A construção da nação é impossível sem paz, e o turismo se refere a si mesmo como uma Indústria da Paz. O Thailand Tourism Festival exibiu esse tema, unindo perfeitamente as cores vibrantes, a cultura, a culinária e a herança civilizacional de todas as cinco regiões sob o mesmo teto.

Em nítido contraste com as profundas divisões políticas da Tailândia, o TTF provou que o turismo pode ser uma força poderosa para reunificar o reino e fortalecer a identidade nacional.

Quando o Festival foi fundado em 1983, sob o falecido Governador da Autoridade de Turismo da Tailândia, Col Somchai Hiranyakit, seu principal objetivo era ajudar a aliviar a pobreza, promover destinos provinciais emergentes, distribuir renda em todo o país e beneficiar as bases da sociedade no nível comunitário. Esse objetivo permaneceu em vigor até recentemente, quando "sustentabilidade" se tornou a palavra da moda.

Na superfície, esse foco é excessivamente ambiental — redução de energia e resíduos, ação climática, preservação e conservação. Na verdade, o TTF 2025 foi muito mais abrangente, mantendo muitos dos ODS socioculturais, como saúde, educação e consumo responsável para inovação e infraestrutura.

Os mais de 500 estandes eram todos de pequenas e médias empresas, cada um ocupado em média por duas pessoas, a maioria mulheres, o que significa pelo menos 1,000 empregos e centenas de outros empregos indiretos se forem adicionados funcionários de apoio do centro de convenções, como engenheiros, técnicos de áudio e vídeo, segurança, etc.

Todo o dinheiro ia diretamente para os donos das barracas, menos quaisquer comissões, taxas de marketing, pagamentos de franquia, etc. Os visitantes do Festival incluíam famílias, idosos e crianças, contribuindo para o bem-estar humano. As crianças podiam brincar, aprender e participar de workshops. Os visitantes podiam comprar, fazer compras, comer, receber uma massagem ou apenas se divertir.

As barracas de comida eram as mais populares, seguidas pelas apresentações de música e dança. Barracas vendendo artesanato, vestuário, etc., eram menos populares. Menos populares eram os estandes do Ministério do Turismo e Esportes e outras agências governamentais.

Uma exposição proeminente de pombas — o pássaro da paz — voando ao redor de uma torre destacou a agenda do ODS#16 Paz, em linha com o que está gradualmente se tornando um movimento global.

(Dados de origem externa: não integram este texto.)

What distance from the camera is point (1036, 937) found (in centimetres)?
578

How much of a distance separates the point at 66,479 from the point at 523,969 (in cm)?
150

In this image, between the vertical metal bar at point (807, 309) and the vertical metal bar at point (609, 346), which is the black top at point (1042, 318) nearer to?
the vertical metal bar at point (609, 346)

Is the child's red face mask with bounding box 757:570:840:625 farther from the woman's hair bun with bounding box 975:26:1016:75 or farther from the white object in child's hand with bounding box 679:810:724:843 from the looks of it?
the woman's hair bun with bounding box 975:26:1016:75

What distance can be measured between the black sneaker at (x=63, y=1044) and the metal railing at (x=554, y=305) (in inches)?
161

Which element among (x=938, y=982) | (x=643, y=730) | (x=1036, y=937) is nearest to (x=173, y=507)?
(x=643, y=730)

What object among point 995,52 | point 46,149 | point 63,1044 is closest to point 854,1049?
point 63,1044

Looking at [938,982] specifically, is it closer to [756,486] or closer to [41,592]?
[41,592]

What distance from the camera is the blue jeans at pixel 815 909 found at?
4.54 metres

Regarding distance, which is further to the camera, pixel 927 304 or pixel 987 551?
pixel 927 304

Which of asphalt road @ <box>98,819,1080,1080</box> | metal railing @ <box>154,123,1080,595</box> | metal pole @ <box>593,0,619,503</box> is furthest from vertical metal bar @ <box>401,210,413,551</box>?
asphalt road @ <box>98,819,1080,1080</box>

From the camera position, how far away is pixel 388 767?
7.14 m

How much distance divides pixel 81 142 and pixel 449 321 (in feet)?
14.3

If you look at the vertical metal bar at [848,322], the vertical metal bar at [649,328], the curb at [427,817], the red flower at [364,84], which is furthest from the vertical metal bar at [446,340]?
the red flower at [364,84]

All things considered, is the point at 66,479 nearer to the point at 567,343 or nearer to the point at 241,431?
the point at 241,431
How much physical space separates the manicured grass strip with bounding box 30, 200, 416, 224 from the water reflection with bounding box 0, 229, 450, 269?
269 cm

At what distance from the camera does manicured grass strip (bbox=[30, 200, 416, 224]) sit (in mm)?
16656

Em setembro de 2024, o Dia Mundial do Turismo foi marcado sob o tema Turismo e Paz. Na ITB Berlin, há apenas algumas semanas, em março, com a presença de grande alarde de um grande contingente tailandês, a sessão ministerial do turismo teve o mesmo tema.

Para entender melhor a ligação turismo<>paz, a Tailândia só precisa dar uma olhada na sua fronteira ocidental em Mianmar, um país de maioria budista com ativos naturais e culturais igualmente atraentes. O turismo em Mianmar está em crise. Sua ditadura militar está em guerra com suas minorias. Um dos líderes da junta foi atingido por um mandado de prisão pelo Tribunal Penal Internacional por violações de direitos humanos.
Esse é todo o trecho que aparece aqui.